В день рождения Гэмо пригласил на чаепитие бывших науканцев, переселившихся из Нунямо в районный центр, в специально построенный для них дом. Здесь мужчины пробавлялись случайной работой — подносили товар к магазинам из складов, долбили смерзшийся уголь из куч, наваленных на берегу залива, чистили туалеты. Гордые китобои чувствовали себя неловко на такой работе и в трезвом виде, что случалось довольно редко, явно стеснялись писателя.

Но на юбилейное чаепитие пришли почти принаряженные, некоторые даже успели постричься. Уже много лет Маргарита Глухих, уроженка Наукана, неимоверными усилиями пыталась сохранить хотя бы песни и танцы, которыми еще недавно славилось эскимосское селение на берегу Берингова пролива. На летних песенно-танцевальных празднествах, приуроченных к добыче кита, науканцы пользовались неизменно большим успехом. Эти мелодии Гэмо помнил с детства, и сейчас он вспоминал, как мама пела вполголоса, прикрыв глаза своими густыми черными ресницами. Низкий холодный ветер гонит поземку по застругам, в небе — незатухающая красная полоса утренней зари плавно переходит в вечерний закат, который долго будет гореть, подсвечивая снизу сполохи полярного сияния. Материнские песни воскрешали в памяти недолгие летние, теплые дни в Уэлене, напоминали, что какой бы холодной ни была зима, придет тепло, растают снега и синевато-студеное безмолвие разбудят птичьи крики, шум морского прибоя и утробное мычание моржовых стад.

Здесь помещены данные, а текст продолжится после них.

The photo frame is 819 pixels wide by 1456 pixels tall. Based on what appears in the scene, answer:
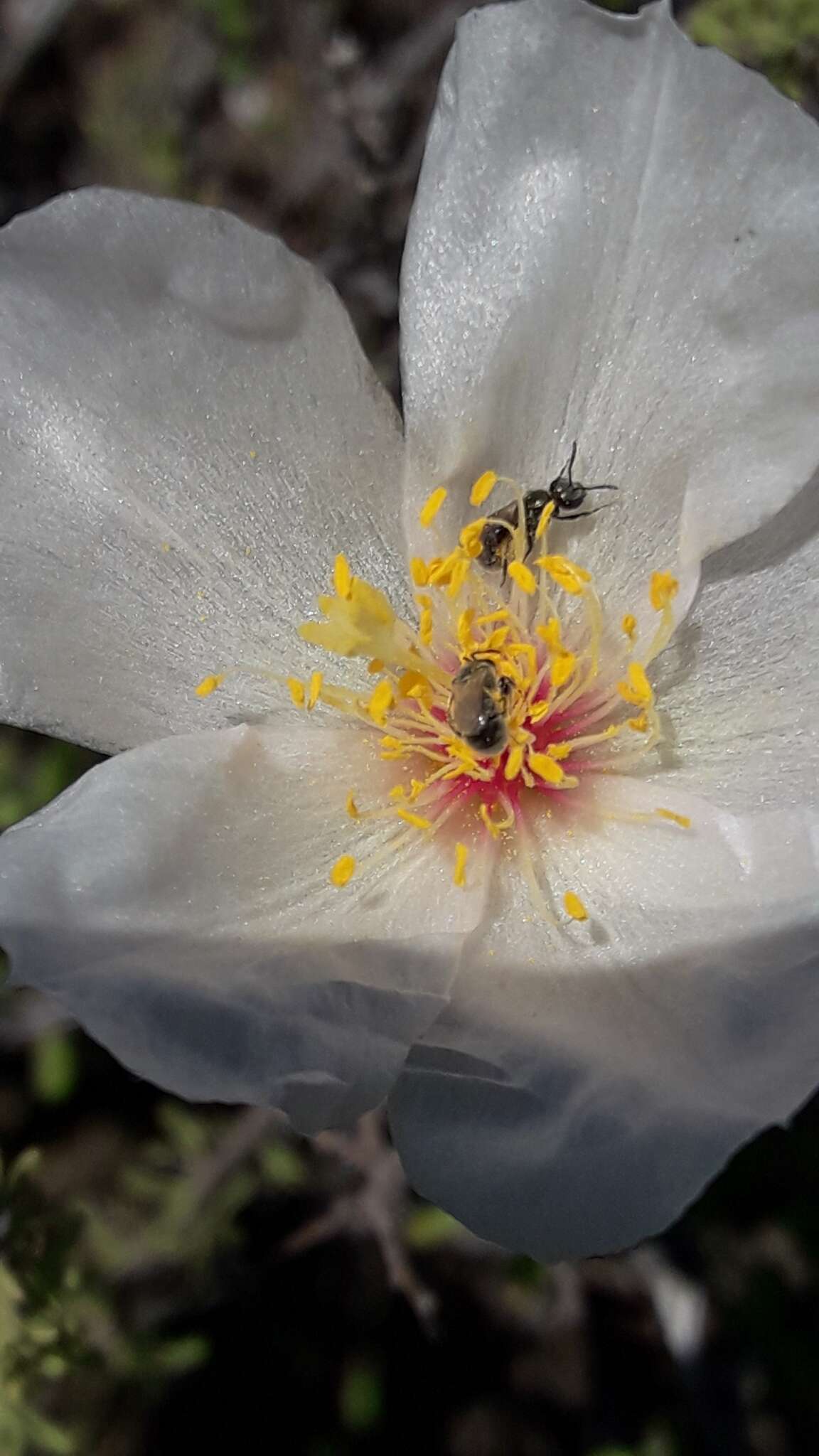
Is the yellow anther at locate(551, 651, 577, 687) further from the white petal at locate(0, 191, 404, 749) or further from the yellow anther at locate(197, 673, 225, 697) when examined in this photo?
the yellow anther at locate(197, 673, 225, 697)

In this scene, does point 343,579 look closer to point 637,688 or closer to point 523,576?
point 523,576

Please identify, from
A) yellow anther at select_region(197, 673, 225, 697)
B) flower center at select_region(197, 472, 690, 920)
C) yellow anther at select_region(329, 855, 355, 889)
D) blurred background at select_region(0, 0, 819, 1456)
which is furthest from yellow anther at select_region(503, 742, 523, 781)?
blurred background at select_region(0, 0, 819, 1456)

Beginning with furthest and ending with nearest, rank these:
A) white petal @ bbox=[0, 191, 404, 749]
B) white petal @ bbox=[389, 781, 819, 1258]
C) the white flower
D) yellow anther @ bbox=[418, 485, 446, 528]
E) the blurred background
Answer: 1. the blurred background
2. yellow anther @ bbox=[418, 485, 446, 528]
3. white petal @ bbox=[0, 191, 404, 749]
4. the white flower
5. white petal @ bbox=[389, 781, 819, 1258]

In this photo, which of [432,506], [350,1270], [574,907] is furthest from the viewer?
[350,1270]

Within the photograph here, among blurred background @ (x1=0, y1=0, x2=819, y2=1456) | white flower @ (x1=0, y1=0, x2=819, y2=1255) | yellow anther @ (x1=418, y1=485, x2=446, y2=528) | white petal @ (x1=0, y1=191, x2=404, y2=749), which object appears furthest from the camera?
blurred background @ (x1=0, y1=0, x2=819, y2=1456)

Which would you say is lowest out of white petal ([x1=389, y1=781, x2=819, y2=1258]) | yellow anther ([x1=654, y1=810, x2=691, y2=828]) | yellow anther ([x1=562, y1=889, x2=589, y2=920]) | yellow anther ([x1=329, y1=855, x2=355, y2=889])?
white petal ([x1=389, y1=781, x2=819, y2=1258])

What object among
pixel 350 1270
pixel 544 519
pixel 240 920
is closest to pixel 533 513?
pixel 544 519
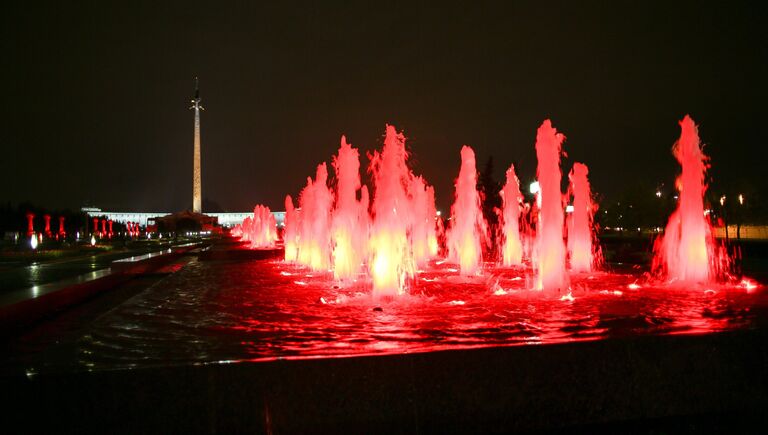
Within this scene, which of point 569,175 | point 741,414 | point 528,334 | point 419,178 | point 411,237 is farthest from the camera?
point 419,178

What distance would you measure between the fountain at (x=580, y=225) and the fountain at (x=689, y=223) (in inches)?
131

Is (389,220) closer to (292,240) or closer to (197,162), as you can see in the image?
(292,240)

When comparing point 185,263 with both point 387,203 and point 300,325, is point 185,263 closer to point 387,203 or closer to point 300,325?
point 387,203

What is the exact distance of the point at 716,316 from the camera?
8.16m

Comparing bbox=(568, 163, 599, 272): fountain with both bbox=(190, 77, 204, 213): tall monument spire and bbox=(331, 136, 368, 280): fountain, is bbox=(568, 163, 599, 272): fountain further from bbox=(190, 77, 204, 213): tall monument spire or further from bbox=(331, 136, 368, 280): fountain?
bbox=(190, 77, 204, 213): tall monument spire

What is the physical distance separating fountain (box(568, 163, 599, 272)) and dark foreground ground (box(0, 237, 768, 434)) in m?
12.6

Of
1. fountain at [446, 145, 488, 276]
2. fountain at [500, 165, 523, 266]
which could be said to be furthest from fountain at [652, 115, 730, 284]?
fountain at [500, 165, 523, 266]

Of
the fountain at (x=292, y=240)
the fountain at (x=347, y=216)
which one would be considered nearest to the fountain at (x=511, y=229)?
the fountain at (x=347, y=216)

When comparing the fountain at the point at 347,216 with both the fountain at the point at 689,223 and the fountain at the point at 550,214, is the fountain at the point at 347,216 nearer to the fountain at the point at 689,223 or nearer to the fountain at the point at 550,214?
the fountain at the point at 550,214

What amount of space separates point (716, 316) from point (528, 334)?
3220 millimetres

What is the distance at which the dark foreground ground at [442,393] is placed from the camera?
4172mm

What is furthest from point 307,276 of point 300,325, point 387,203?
point 300,325

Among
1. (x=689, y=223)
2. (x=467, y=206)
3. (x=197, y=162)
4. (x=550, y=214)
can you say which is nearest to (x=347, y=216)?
(x=467, y=206)

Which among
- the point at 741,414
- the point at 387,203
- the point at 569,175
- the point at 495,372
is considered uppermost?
the point at 569,175
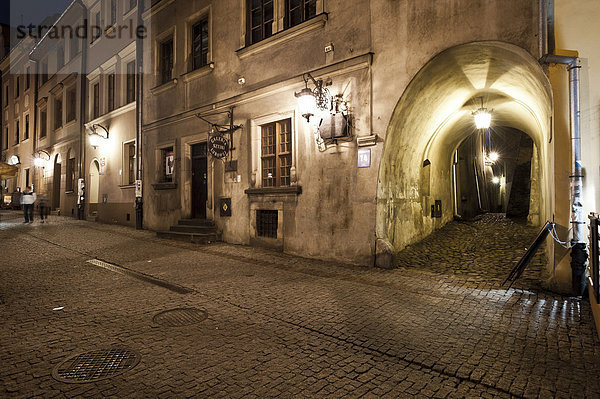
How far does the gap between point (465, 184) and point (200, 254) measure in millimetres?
14077

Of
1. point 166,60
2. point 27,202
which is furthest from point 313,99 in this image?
point 27,202

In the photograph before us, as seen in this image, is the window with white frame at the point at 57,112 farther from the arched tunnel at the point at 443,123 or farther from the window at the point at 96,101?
the arched tunnel at the point at 443,123

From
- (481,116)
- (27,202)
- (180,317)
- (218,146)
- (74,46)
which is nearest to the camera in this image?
(180,317)

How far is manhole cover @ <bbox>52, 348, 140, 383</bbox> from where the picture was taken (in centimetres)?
303

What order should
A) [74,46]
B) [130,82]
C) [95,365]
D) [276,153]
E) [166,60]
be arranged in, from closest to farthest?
[95,365] → [276,153] → [166,60] → [130,82] → [74,46]

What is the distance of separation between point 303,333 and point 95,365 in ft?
6.90

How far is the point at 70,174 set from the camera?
22438 millimetres

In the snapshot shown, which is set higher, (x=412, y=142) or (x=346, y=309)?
(x=412, y=142)

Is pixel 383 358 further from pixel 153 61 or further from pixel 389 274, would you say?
pixel 153 61

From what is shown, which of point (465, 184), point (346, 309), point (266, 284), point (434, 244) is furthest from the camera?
point (465, 184)

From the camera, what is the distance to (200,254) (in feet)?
31.3

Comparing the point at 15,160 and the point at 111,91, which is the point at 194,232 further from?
the point at 15,160

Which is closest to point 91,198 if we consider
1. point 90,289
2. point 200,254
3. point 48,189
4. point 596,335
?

Старый Никуляк, когда-то сильный и смелый китобоец, стоявший на носу мчавшегося за морским великаном вельбота с гарпуном, словно стряхнув с себя годы и болезни, вызванные неумеренным потреблением дурного веселящего напитка, исполнял вечный танец Берингова пролива — Танец Охотника.

Вспоминали молодость, время надежд на светлое и прекрасное будущее.

— Когда я пела русские пионерские песни, мне казалось, что еще немного — и даже в Наукане вырастут сады, — грустно улыбалась Маргарита Глухих, показывая ровный ряд стальных зубов. — А вместо этого…

— Обманули нас, — выдохнул Никуляк, и Гэмо ощутил явный запах спиртного.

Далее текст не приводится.